EXTRACT PROVIDED:
My attack knob is a 5kB (value decided after some experimenting) between collectors of Q2/Q3, and the junction of R16, C8, and led. This was suggested on the fsb thread last page, but I’m not sure if it’s an optimal location, since the delegate puts the attack control on the junction of the emitters.

I’m open for suggestions on improving, or at least learning. It seems to me that the attack knob adds more resistance in the path of the LED to ground, (on both mine and the delegate). This would affect how bright the led is, right?  Does it interact with C8 to affect the time constant of that filter (or in other words, fill up C8 more slowly)?


----------



## Chuck D. Bones (Oct 7, 2020)

phi1 said:


> It seems to me that the attack knob adds more resistance in the path of the LED to ground, (on both mine and the delegate). This would affect how bright the led is, right?  Does it interact with C8 to affect the time constant of that filter (or in other words, fill up C8 more slowly)?



The ATTACK control does both.  The LED is inside a feedback loop that throttle's the brightness to achieved the desired volume.  The ATTACK control limits the maximum brightness, but the control loop usually keeps the brightness well below that limit.  More importantly, the ATTACK control limits how quickly the control loop can ramp up the LED's brightness and turn down the gain in response to meat hitting steel.  Because it takes time to charge or discharge C8 and the LDR response time is fairly slow, there is a lag in the control loop that can cause the LED brightness to overshoot.  That overshoot and eventual recovery creates a volume drop immediately after the note attack that is sometimes described as "breathing."  Breathing more pronounced at high COMPRESSION settings.  By slowing down the rate at which the LED's brightness increases, the ATTACK control reduces the overshoot but also limits how much the gain is reduced.  It's a balancing act between the attack being slow enough but not too slow. The ATTACK & COMPRESSION controls interact.  At high COMPRESSION settings, the ATTACK setting becomes more sensitive.  Yeah, it's complicated.


----------

COLLECTED DATA:
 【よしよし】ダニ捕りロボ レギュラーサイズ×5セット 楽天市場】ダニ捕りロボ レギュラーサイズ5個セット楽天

PARTS OF THE EXERCISE:
**a.** From the attack-control thread, copy everything from "My attack knob" down to "(Oct 7, 2020)".
**b.** According to the attack-control thread, where does the delegate put the attack control?
**c.** Translate this sentence from the attack-control thread into Spanish: "At high COMPRESSION settings, the ATTACK setting becomes more sensitive."

TASK SOLUTIONS:
**a.**
My attack knob is a 5kB (value decided after some experimenting) between collectors of Q2/Q3, and the junction of R16, C8, and led. This was suggested on the fsb thread last page, but I’m not sure if it’s an optimal location, since the delegate puts the attack control on the junction of the emitters.

I’m open for suggestions on improving, or at least learning. It seems to me that the attack knob adds more resistance in the path of the LED to ground, (on both mine and the delegate). This would affect how bright the led is, right?  Does it interact with C8 to affect the time constant of that filter (or in other words, fill up C8 more slowly)?


----------



## Chuck D. Bones (Oct 7, 2020)

**b.** On the junction of the emitters.

**c.** Con ajustes altos de COMPRESSION, el ajuste de ATTACK se vuelve más sensible.